# [Given request]
Rewrite the source data below, replacing every "camera" with "viewer" and leaving everything else unchanged.

(Source data)

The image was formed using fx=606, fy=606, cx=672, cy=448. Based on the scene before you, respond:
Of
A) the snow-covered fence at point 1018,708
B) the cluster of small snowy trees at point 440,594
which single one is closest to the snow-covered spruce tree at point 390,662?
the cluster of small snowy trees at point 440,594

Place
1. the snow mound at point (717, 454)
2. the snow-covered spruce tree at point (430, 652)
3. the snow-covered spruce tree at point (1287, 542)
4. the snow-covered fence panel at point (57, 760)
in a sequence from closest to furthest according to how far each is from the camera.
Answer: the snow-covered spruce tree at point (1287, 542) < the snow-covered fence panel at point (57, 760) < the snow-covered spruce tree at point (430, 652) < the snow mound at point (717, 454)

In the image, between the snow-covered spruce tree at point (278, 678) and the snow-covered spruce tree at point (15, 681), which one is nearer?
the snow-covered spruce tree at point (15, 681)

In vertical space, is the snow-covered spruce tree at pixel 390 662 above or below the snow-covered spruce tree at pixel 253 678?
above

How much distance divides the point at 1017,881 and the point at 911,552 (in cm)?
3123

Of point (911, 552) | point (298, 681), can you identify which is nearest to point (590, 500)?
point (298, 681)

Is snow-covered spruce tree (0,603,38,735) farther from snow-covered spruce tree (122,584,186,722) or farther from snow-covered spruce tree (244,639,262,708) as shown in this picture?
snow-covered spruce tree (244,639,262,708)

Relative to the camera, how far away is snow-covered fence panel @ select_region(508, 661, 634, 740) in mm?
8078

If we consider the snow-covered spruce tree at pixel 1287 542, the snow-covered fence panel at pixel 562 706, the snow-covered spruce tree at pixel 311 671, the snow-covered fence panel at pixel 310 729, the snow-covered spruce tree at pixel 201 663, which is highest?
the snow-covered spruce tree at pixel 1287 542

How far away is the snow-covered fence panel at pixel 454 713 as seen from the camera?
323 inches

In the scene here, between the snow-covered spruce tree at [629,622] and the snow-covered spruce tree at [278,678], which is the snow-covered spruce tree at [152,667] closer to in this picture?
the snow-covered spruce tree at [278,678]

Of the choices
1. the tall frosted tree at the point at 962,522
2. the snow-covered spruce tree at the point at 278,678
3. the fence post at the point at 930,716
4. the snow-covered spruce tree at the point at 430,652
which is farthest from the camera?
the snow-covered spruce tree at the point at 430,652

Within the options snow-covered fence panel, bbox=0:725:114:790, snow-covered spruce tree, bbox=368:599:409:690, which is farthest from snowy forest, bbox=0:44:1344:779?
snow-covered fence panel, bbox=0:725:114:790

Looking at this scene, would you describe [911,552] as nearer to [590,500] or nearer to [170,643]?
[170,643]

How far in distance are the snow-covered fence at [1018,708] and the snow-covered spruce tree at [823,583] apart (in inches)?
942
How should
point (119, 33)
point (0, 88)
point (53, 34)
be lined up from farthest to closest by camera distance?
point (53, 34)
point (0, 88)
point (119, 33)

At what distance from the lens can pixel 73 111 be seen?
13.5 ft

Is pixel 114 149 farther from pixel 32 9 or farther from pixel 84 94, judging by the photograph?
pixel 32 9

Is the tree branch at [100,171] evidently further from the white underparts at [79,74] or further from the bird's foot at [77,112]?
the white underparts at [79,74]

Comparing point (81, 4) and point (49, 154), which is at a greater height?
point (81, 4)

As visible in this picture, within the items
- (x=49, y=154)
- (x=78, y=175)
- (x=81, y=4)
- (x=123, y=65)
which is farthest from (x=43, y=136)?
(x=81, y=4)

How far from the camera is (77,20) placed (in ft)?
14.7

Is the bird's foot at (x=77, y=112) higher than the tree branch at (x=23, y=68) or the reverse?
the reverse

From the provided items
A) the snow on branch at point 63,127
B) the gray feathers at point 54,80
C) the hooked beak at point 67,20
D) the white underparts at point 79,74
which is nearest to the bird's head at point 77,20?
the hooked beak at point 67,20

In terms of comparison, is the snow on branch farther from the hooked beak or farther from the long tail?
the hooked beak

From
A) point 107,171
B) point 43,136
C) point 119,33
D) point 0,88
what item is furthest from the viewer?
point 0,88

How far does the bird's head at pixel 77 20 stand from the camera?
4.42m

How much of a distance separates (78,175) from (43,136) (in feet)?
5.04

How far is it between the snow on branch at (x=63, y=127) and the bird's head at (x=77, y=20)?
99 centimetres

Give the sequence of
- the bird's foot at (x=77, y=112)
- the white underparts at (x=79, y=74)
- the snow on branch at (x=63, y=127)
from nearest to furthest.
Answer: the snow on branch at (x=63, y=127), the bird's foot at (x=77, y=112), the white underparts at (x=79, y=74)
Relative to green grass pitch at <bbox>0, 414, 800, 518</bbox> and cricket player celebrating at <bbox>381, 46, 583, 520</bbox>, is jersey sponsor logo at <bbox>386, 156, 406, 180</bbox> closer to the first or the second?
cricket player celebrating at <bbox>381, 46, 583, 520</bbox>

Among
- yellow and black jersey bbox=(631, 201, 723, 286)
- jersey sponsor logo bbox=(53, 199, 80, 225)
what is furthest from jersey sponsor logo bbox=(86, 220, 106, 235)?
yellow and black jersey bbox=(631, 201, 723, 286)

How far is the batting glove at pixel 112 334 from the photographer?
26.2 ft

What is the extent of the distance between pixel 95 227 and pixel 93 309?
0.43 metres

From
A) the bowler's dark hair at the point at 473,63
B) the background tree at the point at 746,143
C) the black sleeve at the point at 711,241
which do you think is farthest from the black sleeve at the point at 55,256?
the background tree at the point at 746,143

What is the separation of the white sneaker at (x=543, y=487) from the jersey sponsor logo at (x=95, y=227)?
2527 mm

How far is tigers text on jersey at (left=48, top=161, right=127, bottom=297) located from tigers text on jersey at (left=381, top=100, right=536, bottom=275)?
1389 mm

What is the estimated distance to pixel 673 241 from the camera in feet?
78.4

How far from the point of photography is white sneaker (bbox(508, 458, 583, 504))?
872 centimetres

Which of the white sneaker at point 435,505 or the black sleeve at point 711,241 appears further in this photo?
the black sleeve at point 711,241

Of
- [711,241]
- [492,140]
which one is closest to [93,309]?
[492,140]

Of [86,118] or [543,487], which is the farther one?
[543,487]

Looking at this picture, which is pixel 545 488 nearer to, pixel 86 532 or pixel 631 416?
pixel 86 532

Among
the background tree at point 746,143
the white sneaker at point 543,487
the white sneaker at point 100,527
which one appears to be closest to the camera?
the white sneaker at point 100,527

# [Solution]
The image was formed using fx=606, fy=606, cx=672, cy=448. Based on the scene before you, respond:
Of
A) the snow-covered fence at point 1018,708
B) the cluster of small snowy trees at point 440,594
which single one is closest to the snow-covered spruce tree at point 390,662?
the cluster of small snowy trees at point 440,594

Place
1. the snow mound at point (717, 454)
2. the snow-covered spruce tree at point (430, 652)
3. the snow-covered spruce tree at point (1287, 542)
4. the snow-covered fence panel at point (57, 760)
in a sequence from closest to furthest according to how far each is from the viewer.
Answer: the snow-covered spruce tree at point (1287, 542) < the snow-covered fence panel at point (57, 760) < the snow-covered spruce tree at point (430, 652) < the snow mound at point (717, 454)

In the image, between the snow-covered spruce tree at point (278, 678) and the snow-covered spruce tree at point (15, 681), which one is nearer?
the snow-covered spruce tree at point (15, 681)

In vertical space, is the snow-covered spruce tree at pixel 390 662 above or below the snow-covered spruce tree at pixel 253 678?
above

How much distance divides the point at 1017,881 and the point at 911,552 (in cm)?
3123

Of point (911, 552) | point (298, 681), can you identify which is nearest to point (590, 500)?
point (298, 681)

Is snow-covered spruce tree (0,603,38,735) farther from snow-covered spruce tree (122,584,186,722) or farther from snow-covered spruce tree (244,639,262,708) as shown in this picture?
snow-covered spruce tree (244,639,262,708)

Relative to the viewer, how far away is snow-covered fence panel @ select_region(508, 661, 634, 740) in mm?
8078

If we consider the snow-covered spruce tree at pixel 1287 542, the snow-covered fence panel at pixel 562 706, the snow-covered spruce tree at pixel 311 671, the snow-covered fence panel at pixel 310 729, the snow-covered spruce tree at pixel 201 663, which is highest?
the snow-covered spruce tree at pixel 1287 542

How far away is the snow-covered fence panel at pixel 454 713 as seen from the viewer?
323 inches

In the scene here, between the snow-covered spruce tree at [629,622] and the snow-covered spruce tree at [278,678], which is the snow-covered spruce tree at [152,667] closer to in this picture?
the snow-covered spruce tree at [278,678]

Of the choices
1. the tall frosted tree at the point at 962,522
2. the snow-covered spruce tree at the point at 278,678
3. the fence post at the point at 930,716
4. the snow-covered spruce tree at the point at 430,652
which is farthest from the viewer?
the snow-covered spruce tree at the point at 430,652

Within the options snow-covered fence panel, bbox=0:725:114:790, snow-covered spruce tree, bbox=368:599:409:690, which is farthest from snowy forest, bbox=0:44:1344:779?
snow-covered fence panel, bbox=0:725:114:790

Looking at this scene, would you describe [911,552] as nearer to [590,500] or nearer to [170,643]?
[170,643]

How far in distance are the snow-covered fence at [1018,708] and the snow-covered spruce tree at [823,583] apart (in inches)?
942
How should
point (119, 33)
point (0, 88)
point (53, 34)
be lined up from farthest to closest by viewer distance?
point (53, 34)
point (0, 88)
point (119, 33)

At what distance from the lens can pixel 73 111 be seen?
13.5 ft

Is pixel 114 149 farther from pixel 32 9 or farther from pixel 84 94, judging by the photograph?
pixel 32 9

Is the tree branch at [100,171] evidently further from the white underparts at [79,74] or further from the bird's foot at [77,112]?
the white underparts at [79,74]

Comparing point (81, 4) and point (49, 154), which is at a greater height?
point (81, 4)

As visible in this picture, within the items
- (x=49, y=154)
- (x=78, y=175)
- (x=81, y=4)
- (x=123, y=65)
which is farthest from (x=43, y=136)?
(x=81, y=4)

How far from the viewer is (77,20) placed (in ft)?
14.7

Is the bird's foot at (x=77, y=112) higher than the tree branch at (x=23, y=68) or the reverse?
the reverse

From the provided items
A) the snow on branch at point 63,127
B) the gray feathers at point 54,80
C) the hooked beak at point 67,20
D) the white underparts at point 79,74
which is nearest to the bird's head at point 77,20?
the hooked beak at point 67,20

In terms of comparison, is the snow on branch farther from the hooked beak or farther from the long tail?
the hooked beak

From
A) point 107,171
B) point 43,136
C) point 119,33
D) point 0,88
what item is furthest from the viewer?
point 0,88

How far does the bird's head at pixel 77 20 stand from the viewer?
4.42m

How much of a distance separates (78,175) from (43,136) (in feet)?
5.04

How far is it between the snow on branch at (x=63, y=127) and the bird's head at (x=77, y=20)?
99 centimetres

Give the sequence of
- the bird's foot at (x=77, y=112)
- the white underparts at (x=79, y=74)
- the snow on branch at (x=63, y=127)
from nearest to furthest.
Answer: the snow on branch at (x=63, y=127), the bird's foot at (x=77, y=112), the white underparts at (x=79, y=74)
Relative to green grass pitch at <bbox>0, 414, 800, 518</bbox> and cricket player celebrating at <bbox>381, 46, 583, 520</bbox>, is jersey sponsor logo at <bbox>386, 156, 406, 180</bbox> closer to the first or the second?
cricket player celebrating at <bbox>381, 46, 583, 520</bbox>

Among
- yellow and black jersey bbox=(631, 201, 723, 286)
- jersey sponsor logo bbox=(53, 199, 80, 225)
what is furthest from jersey sponsor logo bbox=(86, 220, 106, 235)?
yellow and black jersey bbox=(631, 201, 723, 286)

How far is the batting glove at pixel 112 334 from the photographer?
26.2 ft

What is the extent of the distance between pixel 95 227 and pixel 93 309?
0.43 metres

From
A) the bowler's dark hair at the point at 473,63
B) the background tree at the point at 746,143
C) the black sleeve at the point at 711,241
which do you think is farthest from the black sleeve at the point at 55,256?
the background tree at the point at 746,143

What is the separation of the white sneaker at (x=543, y=487) from the jersey sponsor logo at (x=95, y=227)?
2527 mm

How far is tigers text on jersey at (left=48, top=161, right=127, bottom=297) located from tigers text on jersey at (left=381, top=100, right=536, bottom=275)?
1389 mm

What is the estimated distance to pixel 673 241 from the viewer in feet?
78.4

How far from the point of photography is white sneaker (bbox(508, 458, 583, 504))?
872 centimetres

Which of the white sneaker at point 435,505 or the black sleeve at point 711,241 appears further in this photo?
the black sleeve at point 711,241

Of
- [711,241]
- [492,140]
which one is closest to [93,309]?
[492,140]

Of [86,118] or [543,487], which is the farther one?
[543,487]

Looking at this picture, which is pixel 545 488 nearer to, pixel 86 532 or pixel 631 416?
pixel 86 532

Among
the background tree at point 746,143
the white sneaker at point 543,487
the white sneaker at point 100,527
which one appears to be closest to the viewer?
the white sneaker at point 100,527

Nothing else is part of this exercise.